All entries below are to be returned exactly, with pictures left out.

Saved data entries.
------------------------------
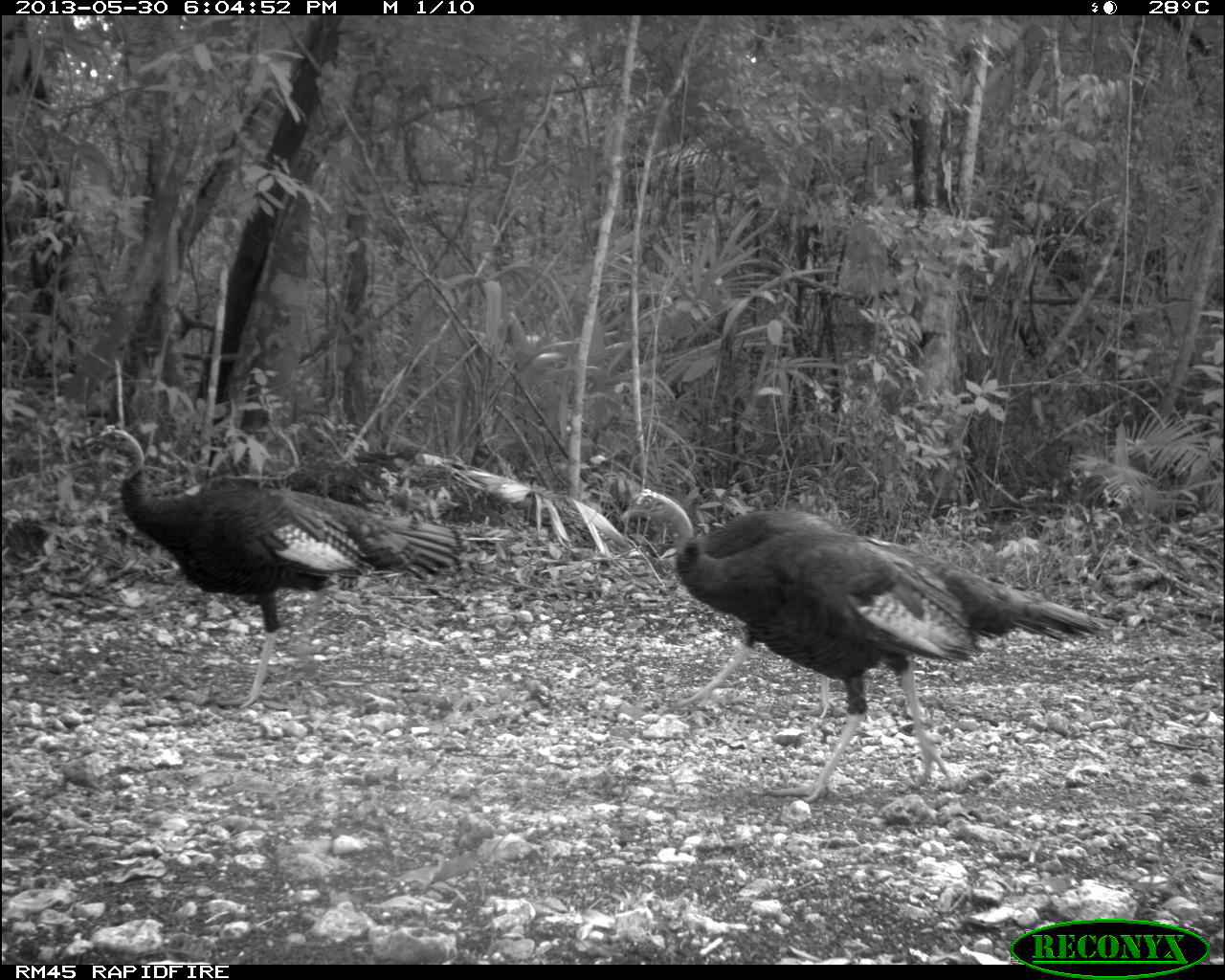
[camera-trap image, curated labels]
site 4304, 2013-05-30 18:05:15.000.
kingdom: Animalia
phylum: Chordata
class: Aves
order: Galliformes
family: Phasianidae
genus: Meleagris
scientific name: Meleagris ocellata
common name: ocellated turkey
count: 3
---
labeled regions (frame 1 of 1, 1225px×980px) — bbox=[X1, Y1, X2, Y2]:
meleagris ocellata: bbox=[620, 486, 1118, 803]; bbox=[84, 419, 470, 706]; bbox=[659, 494, 829, 719]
------------------------------
Problem solution.
[camera-trap image, curated labels]
site 4304, 2013-05-30 18:05:15.000.
kingdom: Animalia
phylum: Chordata
class: Aves
order: Galliformes
family: Phasianidae
genus: Meleagris
scientific name: Meleagris ocellata
common name: ocellated turkey
count: 3
---
labeled regions (frame 1 of 1, 1225px×980px) — bbox=[X1, Y1, X2, Y2]:
meleagris ocellata: bbox=[620, 486, 1118, 803]; bbox=[84, 419, 470, 706]; bbox=[659, 494, 829, 719]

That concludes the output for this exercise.